Records of spatial reasoning questions
** start **

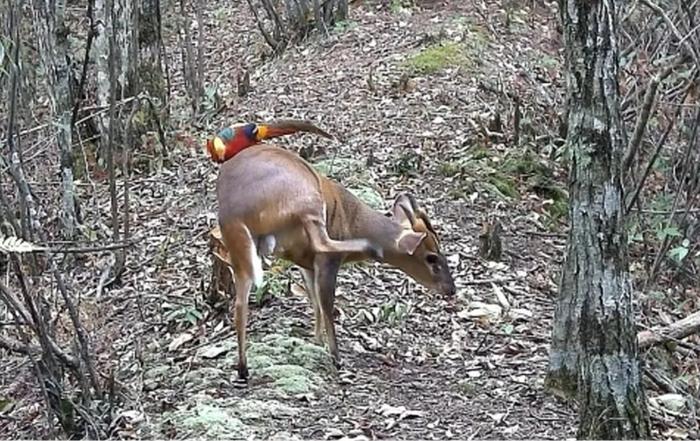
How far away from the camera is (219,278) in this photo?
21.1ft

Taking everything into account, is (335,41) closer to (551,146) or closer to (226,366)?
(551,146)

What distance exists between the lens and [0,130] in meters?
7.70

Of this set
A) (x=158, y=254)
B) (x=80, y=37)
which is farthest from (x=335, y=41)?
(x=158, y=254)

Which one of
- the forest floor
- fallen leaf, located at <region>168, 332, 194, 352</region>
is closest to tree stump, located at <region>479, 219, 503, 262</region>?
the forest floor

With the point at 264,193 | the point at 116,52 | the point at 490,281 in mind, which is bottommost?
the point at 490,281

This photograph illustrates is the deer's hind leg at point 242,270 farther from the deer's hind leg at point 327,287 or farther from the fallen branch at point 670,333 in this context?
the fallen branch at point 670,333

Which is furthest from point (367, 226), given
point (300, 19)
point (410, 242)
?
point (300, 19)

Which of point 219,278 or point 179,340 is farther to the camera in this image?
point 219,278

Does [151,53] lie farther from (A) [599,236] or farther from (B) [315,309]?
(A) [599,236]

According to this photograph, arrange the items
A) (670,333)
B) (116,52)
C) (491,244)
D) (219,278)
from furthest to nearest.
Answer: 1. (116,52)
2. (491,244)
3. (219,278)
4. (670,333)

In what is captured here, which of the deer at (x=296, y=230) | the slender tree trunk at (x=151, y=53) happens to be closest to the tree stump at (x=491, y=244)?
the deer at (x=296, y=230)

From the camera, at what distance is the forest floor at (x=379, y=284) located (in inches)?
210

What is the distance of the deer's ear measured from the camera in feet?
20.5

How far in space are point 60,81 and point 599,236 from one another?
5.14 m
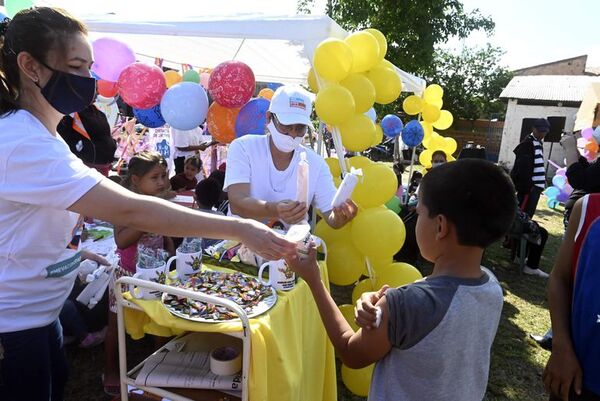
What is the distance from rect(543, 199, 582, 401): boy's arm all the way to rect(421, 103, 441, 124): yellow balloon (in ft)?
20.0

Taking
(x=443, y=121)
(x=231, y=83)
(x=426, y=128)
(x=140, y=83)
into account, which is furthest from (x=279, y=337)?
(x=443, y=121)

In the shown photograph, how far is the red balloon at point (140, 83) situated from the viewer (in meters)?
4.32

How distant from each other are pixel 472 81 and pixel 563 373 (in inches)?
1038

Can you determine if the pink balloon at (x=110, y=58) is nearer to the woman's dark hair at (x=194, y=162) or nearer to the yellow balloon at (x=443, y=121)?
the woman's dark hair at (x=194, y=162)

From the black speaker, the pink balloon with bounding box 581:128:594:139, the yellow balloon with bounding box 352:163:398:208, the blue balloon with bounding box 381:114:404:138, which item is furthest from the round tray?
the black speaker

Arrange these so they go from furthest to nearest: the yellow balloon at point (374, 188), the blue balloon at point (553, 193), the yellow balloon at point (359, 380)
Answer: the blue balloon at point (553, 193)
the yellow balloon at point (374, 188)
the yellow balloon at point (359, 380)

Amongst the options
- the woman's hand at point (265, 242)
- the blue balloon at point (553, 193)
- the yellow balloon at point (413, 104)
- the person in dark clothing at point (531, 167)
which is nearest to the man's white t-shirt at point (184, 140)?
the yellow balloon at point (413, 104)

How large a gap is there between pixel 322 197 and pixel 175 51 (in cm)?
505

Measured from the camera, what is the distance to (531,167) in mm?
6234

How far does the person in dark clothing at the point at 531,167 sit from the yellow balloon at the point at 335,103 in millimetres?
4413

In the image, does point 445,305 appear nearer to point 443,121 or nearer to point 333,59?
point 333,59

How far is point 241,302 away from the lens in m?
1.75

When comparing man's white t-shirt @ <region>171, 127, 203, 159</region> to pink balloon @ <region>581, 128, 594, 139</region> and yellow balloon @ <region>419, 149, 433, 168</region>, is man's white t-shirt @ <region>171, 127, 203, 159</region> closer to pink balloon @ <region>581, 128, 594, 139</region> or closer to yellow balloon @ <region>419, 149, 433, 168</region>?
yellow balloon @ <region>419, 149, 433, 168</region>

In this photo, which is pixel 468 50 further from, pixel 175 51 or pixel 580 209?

** end **

DO THIS: Can you rewrite all of the data above with every "camera" swapped for "viewer", changing nothing else and leaving the pictures out?

REPLY TO THE TASK:
How far away from the viewer is (219,278) in this photo?
21.1ft

Taking everything into account, is (335,41) closer to (551,146) or closer to (226,366)?
(551,146)

What distance exists between the lens and [0,130] in meters?
7.70

Of this set
A) (x=158, y=254)
B) (x=80, y=37)
which is farthest from (x=335, y=41)?
(x=158, y=254)

Which one of
- the forest floor
- fallen leaf, located at <region>168, 332, 194, 352</region>
is closest to tree stump, located at <region>479, 219, 503, 262</region>?
the forest floor

With the point at 264,193 | the point at 116,52 | the point at 490,281 in mind, which is bottommost?
the point at 490,281

This photograph illustrates is the deer's hind leg at point 242,270 farther from the deer's hind leg at point 327,287 or farther from the fallen branch at point 670,333 in this context?
the fallen branch at point 670,333

Which is furthest from point (367, 226), given
point (300, 19)
point (410, 242)
?
point (300, 19)

Which of point 219,278 or point 179,340 is farther to the viewer in this image?
point 219,278

Does [151,53] lie farther from (A) [599,236] or farther from (B) [315,309]?
(A) [599,236]

According to this photograph, arrange the items
A) (670,333)
B) (116,52)
C) (491,244)
D) (219,278)
from furthest to nearest.
Answer: 1. (116,52)
2. (491,244)
3. (219,278)
4. (670,333)

In what is captured here, which of the deer at (x=296, y=230) | the slender tree trunk at (x=151, y=53) happens to be closest to the tree stump at (x=491, y=244)?
the deer at (x=296, y=230)

From the viewer, at what distance is the forest floor at (x=379, y=284) located (in inches)?
210

What is the distance of the deer's ear measured from the viewer in feet?
20.5

How far in space are point 60,81 and point 599,236 from one another?
5.14 m
What is the distance from rect(543, 199, 582, 401): boy's arm all the way to rect(421, 103, 441, 124): yellow balloon (in ft)?
20.0

Taking
(x=443, y=121)
(x=231, y=83)
(x=426, y=128)
(x=140, y=83)
into account, which is furthest from (x=279, y=337)?
(x=443, y=121)

In the shown photograph, how far is the red balloon at point (140, 83) situated from the viewer (in meters)?
4.32

How distant from each other are pixel 472 81 and pixel 563 373 (in inches)?
1038

Can you determine if the pink balloon at (x=110, y=58) is nearer to the woman's dark hair at (x=194, y=162) or nearer to the yellow balloon at (x=443, y=121)?
the woman's dark hair at (x=194, y=162)

From the black speaker, the pink balloon with bounding box 581:128:594:139, the yellow balloon with bounding box 352:163:398:208, the blue balloon with bounding box 381:114:404:138, which item is furthest from the round tray?
the black speaker

Arrange these so they go from furthest to nearest: the yellow balloon at point (374, 188), the blue balloon at point (553, 193), the yellow balloon at point (359, 380)
Answer: the blue balloon at point (553, 193)
the yellow balloon at point (374, 188)
the yellow balloon at point (359, 380)

Amongst the options
- the woman's hand at point (265, 242)
- the blue balloon at point (553, 193)
- the yellow balloon at point (413, 104)
- the person in dark clothing at point (531, 167)
which is nearest to the man's white t-shirt at point (184, 140)?
the yellow balloon at point (413, 104)

How large a gap is there between pixel 322 197 and pixel 175 51 (in cm)?
505

Measured from the viewer, what is the distance to (531,167) in mm?
6234

How far does the person in dark clothing at the point at 531,167 sit from the yellow balloon at the point at 335,103 in millimetres?
4413

In the image, does point 445,305 appear nearer to point 443,121 or nearer to point 333,59?
point 333,59

How far is point 241,302 away from the lens in m?
1.75

When comparing man's white t-shirt @ <region>171, 127, 203, 159</region> to pink balloon @ <region>581, 128, 594, 139</region> and yellow balloon @ <region>419, 149, 433, 168</region>, is man's white t-shirt @ <region>171, 127, 203, 159</region> closer to pink balloon @ <region>581, 128, 594, 139</region> or closer to yellow balloon @ <region>419, 149, 433, 168</region>?
yellow balloon @ <region>419, 149, 433, 168</region>

In this photo, which is pixel 468 50 further from, pixel 175 51 or pixel 580 209?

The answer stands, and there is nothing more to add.